* **What is required**: In the slab wood forum thread, what price per cord does the poster pay for seasoned red oak?
BEGIN Document text
# Slab wood never again!



## laynes69 (Jul 16, 2011)

Called about some bundles of Slabwood on craigslist. The seller claimed once CSS it would come out to 3/4 of a cord per bundle. The bundles were 40.00 a piece and he charged 40.00 for delivery, which came out to 120.00. Well the bundles so far seem alot less than 3/4 of a cord and what a pain in the ass! I have never dealt with Slabwood and figured 1.5 cords for the shoulder seasons would be nice. I get seasoned red oak from my bil for 125 a cord and I just have to stack it. So no more Slabwood. There's alot of dead trees on our property and I have the tractor and saws and I recenty bought a Military trailer but just don't have the time to get out there. Had to vent some. Most of the slabs seem to dry quickly so I guess it's better than burning my prime wood for the shoulder seasons. Even then, unless the Slabwood is free or close, no more.


----------



## Danno77 (Jul 16, 2011)
END Document text
BEGIN Given information
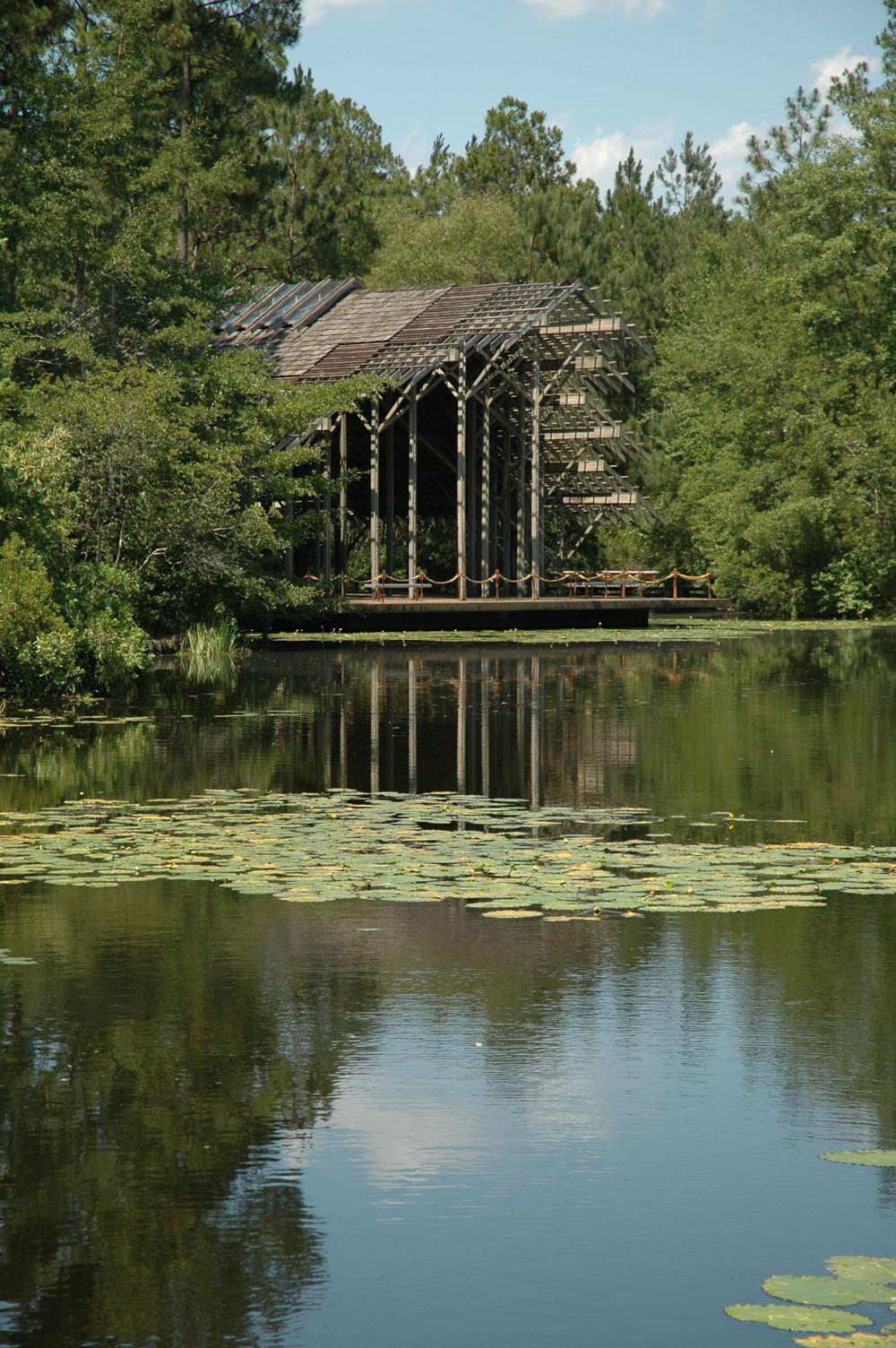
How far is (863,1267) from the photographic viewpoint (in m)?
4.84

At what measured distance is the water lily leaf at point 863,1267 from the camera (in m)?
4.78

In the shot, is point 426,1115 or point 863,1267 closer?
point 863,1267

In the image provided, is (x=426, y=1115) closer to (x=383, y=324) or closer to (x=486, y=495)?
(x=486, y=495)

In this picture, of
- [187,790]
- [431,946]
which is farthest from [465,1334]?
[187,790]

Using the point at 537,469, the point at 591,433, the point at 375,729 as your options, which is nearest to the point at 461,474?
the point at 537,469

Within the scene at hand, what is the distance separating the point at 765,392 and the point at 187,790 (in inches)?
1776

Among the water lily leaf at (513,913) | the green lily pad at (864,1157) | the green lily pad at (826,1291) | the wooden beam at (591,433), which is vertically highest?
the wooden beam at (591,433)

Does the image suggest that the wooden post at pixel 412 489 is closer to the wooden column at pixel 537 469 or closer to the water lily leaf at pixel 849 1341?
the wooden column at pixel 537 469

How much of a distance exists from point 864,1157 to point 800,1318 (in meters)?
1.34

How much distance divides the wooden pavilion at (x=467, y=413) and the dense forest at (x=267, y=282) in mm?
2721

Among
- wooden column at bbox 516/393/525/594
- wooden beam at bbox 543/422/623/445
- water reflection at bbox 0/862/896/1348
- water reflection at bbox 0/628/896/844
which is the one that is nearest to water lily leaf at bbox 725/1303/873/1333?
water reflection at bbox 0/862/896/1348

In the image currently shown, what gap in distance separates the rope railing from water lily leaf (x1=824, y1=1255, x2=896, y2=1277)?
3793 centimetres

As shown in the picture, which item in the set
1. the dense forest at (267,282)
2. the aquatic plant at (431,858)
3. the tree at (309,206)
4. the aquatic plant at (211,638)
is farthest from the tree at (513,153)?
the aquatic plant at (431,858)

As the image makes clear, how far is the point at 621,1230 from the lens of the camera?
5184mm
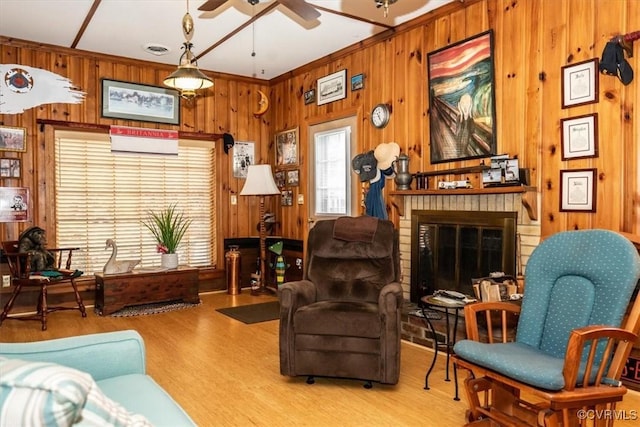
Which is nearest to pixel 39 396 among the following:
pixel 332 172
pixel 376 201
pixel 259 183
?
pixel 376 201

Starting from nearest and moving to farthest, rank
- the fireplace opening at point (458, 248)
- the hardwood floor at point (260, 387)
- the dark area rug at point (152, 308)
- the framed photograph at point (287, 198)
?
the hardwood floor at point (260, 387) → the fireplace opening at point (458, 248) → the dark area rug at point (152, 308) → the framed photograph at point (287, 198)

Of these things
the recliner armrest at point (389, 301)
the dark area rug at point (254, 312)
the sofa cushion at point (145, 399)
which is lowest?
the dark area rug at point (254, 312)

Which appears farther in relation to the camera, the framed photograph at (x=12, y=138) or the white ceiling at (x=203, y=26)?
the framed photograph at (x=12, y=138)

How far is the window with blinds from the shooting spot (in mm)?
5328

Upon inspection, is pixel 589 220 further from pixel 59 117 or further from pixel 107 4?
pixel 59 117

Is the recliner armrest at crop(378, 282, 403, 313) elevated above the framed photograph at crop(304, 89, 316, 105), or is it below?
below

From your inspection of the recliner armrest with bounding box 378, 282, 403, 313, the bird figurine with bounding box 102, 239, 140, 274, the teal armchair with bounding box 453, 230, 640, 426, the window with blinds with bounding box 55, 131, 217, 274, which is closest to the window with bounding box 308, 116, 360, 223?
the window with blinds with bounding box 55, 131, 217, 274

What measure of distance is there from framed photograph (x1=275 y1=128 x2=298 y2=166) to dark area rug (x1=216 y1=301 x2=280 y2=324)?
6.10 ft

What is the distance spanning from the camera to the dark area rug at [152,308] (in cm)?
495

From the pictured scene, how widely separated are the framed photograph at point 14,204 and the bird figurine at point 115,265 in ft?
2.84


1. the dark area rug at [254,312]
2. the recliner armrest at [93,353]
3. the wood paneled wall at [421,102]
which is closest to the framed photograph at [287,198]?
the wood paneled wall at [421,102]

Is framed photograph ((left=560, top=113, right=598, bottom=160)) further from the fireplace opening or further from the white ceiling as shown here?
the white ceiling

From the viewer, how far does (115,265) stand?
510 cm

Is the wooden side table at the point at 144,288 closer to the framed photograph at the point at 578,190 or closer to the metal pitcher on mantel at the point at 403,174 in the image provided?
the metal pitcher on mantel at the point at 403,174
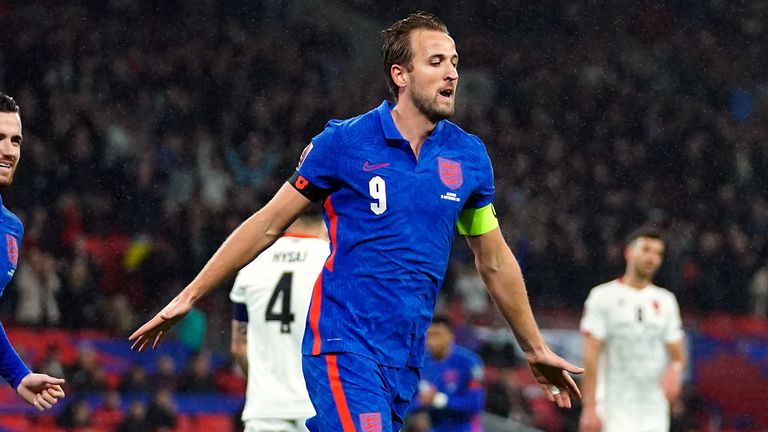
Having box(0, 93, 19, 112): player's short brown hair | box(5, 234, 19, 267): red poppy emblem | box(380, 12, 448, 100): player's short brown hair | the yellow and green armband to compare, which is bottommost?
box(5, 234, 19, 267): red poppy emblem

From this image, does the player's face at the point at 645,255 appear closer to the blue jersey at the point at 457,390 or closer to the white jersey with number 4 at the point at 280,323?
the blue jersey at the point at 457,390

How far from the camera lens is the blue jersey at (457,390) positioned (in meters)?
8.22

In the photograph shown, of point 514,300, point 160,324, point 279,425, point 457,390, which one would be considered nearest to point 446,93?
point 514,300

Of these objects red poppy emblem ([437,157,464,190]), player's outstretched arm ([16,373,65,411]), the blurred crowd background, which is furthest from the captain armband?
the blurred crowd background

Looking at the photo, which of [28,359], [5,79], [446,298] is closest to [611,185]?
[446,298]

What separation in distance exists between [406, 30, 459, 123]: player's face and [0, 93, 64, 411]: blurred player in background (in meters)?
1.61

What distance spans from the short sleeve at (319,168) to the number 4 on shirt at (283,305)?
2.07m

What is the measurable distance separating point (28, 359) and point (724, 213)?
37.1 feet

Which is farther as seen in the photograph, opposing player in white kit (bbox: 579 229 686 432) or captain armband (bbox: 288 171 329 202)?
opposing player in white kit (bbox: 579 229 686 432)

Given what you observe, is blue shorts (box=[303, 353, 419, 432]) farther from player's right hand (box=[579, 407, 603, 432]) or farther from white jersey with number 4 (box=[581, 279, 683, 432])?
END Given information
* **Reply to the task**: 125 a cord.